Lavoratori e industrie anche in “Chung Kuo (Cina)” (1972) con il quale Michelangelo Antonioni coglie la realtà cinese, in quel pianeta allora sconosciuto al cinema occidentale. E lo fa con degli appunti di viaggio sui cinesi e sulle loro fatiche quotidiane, in otto settimane di riprese. Un’avventura , quella cinese, che per Antonioni fu piena di problemi a causa della campagna scatenata dalla moglie di Mao che lo accusava di crimini controrivoluzionari e anti-cinesi. Per cui questo suo film diventò un caso politico che si risolse dopo alcuni anni, con una storica riconciliazione tra i cinesi e il regista.
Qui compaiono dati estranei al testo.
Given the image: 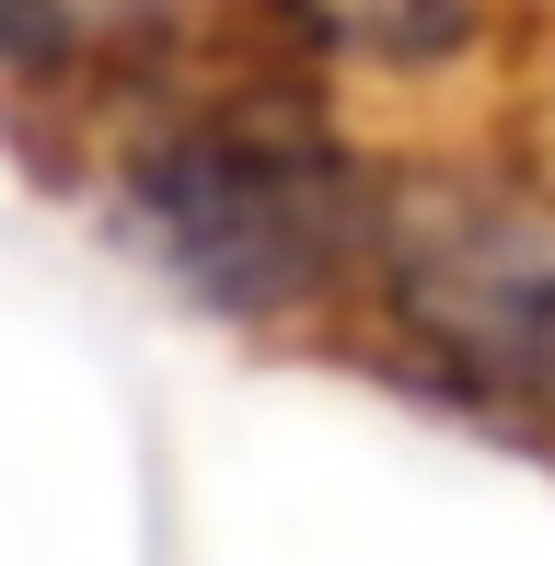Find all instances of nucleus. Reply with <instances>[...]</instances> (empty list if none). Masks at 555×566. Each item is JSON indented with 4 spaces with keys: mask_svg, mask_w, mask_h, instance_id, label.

Temi osservati con quello sguardo poetico con cui ha sempre raccontato i suoi film. Uno sguardo poetico con cui guarda, in religioso silenzio, anche il Mosè del Genio Michelangelo Buonarroti nel documenttario “Lo sguardo di Michelangelo” con il quale nel 2004 conclude la sua straordinaria carriera di regista. Lasciando l’eredità di uno sguardo ineguagliabile nella Storia del Cinema.